In his dream, Tom shook his head suddenly, wondering how he knew all this and where it had come from. But then he chided himself; when you had been around as long as he had been, you were bound to accumulate a lot of information. What? Sixteen or seventeen years? Tom asked himself in the dream. This dream, and he suddenly realized it was a dream, made very little sense. He shook his dream head harder. This caused his physical head to shake, and one of his horns snagged against the headboard, waking him up. What a crazy dream! he thought to himself before falling back to sleep, this time with only scattered thoughts of Unlife mixed in with disjointed conversations with his friends.
Teragdor stood in the doorway to the southwestern tower of Fort Murgatroid, watching the reconstruction work.
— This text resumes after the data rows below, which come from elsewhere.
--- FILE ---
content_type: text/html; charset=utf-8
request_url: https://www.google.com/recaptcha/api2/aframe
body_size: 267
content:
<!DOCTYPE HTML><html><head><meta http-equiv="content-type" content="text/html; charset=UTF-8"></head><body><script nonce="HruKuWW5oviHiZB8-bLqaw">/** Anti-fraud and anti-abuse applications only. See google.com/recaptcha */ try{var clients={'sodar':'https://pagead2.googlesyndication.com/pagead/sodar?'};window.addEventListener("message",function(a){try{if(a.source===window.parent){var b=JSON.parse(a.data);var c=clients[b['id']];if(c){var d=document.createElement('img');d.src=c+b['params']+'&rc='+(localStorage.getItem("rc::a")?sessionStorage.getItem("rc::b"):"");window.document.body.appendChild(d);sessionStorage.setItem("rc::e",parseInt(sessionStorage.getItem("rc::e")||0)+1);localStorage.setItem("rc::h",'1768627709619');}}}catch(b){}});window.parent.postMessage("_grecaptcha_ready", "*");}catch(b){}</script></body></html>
It had taken a full day for Stevos to negotiate assistance, but he had managed it. Yesterday, they had returned to Fort Murgatroid, where they had welcomed multiple saints from both Tierhallon and Torholden to the fort.
They had left before dawn and ridden to Fort Murgatroid, where they planned to summon the saints by performing rituals that would allow the saints to find them. Stevos had brought a set of marching drums and a trumpet. He had shown Teragdor the beat he would need to play on the drums while he himself would sound the trumpet.
Teragdor smiled at the memory of the dawn summoning. He had belted the drums on, and felt filled with pride as upon them he began to bang, even as the setting of Uropia turned red as blood with the morning light of Fierd and Stevos’s trumpet sounded its call. Answering the call, Torean’s horsemen began to ride. With Fierd’s fire beginning to blaze, the stars began to fade from the dawn sky.